So I went over to him, and I shook him,
and he wouldn't wake up.
I put my fingers under his nose
and he wasn't breathing, so I,
I didn't know what to do, so I just,
I just kept checking
and there was nothing.
He was gone.
He's gone.
- Well, what are we gonna do?
I mean, what are we gonna do with him?
- Well, I guess we call 911.
None of us should go up
there and look at him.
He's probably all blue or
whatever color they turn.
- Why didn't you do something
or tell us something last night?
- Well, what was I gonna do?
He wasn't breathing, he was dead.
- If someone's not breathing,
it doesn't necessarily mean they're dead.

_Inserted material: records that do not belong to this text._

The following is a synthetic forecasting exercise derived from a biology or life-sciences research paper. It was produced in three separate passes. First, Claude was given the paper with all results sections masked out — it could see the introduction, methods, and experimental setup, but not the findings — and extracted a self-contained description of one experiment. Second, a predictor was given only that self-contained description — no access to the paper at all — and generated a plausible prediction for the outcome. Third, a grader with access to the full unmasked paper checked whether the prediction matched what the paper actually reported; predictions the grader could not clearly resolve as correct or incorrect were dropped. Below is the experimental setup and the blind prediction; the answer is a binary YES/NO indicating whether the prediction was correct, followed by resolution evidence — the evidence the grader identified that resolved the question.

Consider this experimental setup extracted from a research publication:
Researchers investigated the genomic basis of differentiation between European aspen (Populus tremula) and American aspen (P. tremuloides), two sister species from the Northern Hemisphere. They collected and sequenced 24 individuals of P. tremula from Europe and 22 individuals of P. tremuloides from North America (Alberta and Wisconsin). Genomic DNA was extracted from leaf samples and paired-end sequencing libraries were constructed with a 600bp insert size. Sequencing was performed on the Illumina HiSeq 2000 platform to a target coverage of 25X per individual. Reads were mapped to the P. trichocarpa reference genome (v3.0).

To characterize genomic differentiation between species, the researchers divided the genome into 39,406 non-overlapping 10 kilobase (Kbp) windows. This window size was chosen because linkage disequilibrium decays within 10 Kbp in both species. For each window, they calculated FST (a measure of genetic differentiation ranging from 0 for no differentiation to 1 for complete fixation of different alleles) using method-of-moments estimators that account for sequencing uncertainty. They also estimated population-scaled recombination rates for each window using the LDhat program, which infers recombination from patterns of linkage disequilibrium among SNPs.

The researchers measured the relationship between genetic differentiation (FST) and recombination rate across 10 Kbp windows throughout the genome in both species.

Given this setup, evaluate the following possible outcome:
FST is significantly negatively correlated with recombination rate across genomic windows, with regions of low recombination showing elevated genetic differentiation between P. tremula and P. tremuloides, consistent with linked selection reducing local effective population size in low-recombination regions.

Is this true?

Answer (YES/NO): YES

- He wasn't breathing for a long time.
I checked several times.
I kept checking.
- Well, for how long?
How long wasn't he breathing?
Two or three
minutes, I don't know.
- And you didn't try to revive him?
- Yeah, why didn't you
try to revive him, Carl?
- I don't know, okay, I don't know, geez.
- You said you went in there for matches.
Why did you need matches?
- To light a fire, I
wanted to light a fire.
It was freezing in that room.
I feel like I'm on the freaking
stand right now, okay, geez.
- It wasn't even cold last night.
- 'Cause you stole all
the covers, you always do.
It was freezing.
- There's no fireplace in that room.
Where were you going to light it?
- In the den.
I was gonna sleep on the couch in the den.
This is ridiculous.
- You're a real idiot Carl, you know that?
You're a real idiot, Carl.
- I didn't kill him, okay, honey?
- Who said anything about killing him?
- Yeah, it sounds like you're saying it.
- Why would you say that?
Why would you say that, Carl?
- Because I was...
- What, you were what?
- You were what, Carl?
Say something Carl, think Carl!
- Well, what happened?
- Sleep apnea.
- Huh?
- He has sleep apnea, Leigh just told me.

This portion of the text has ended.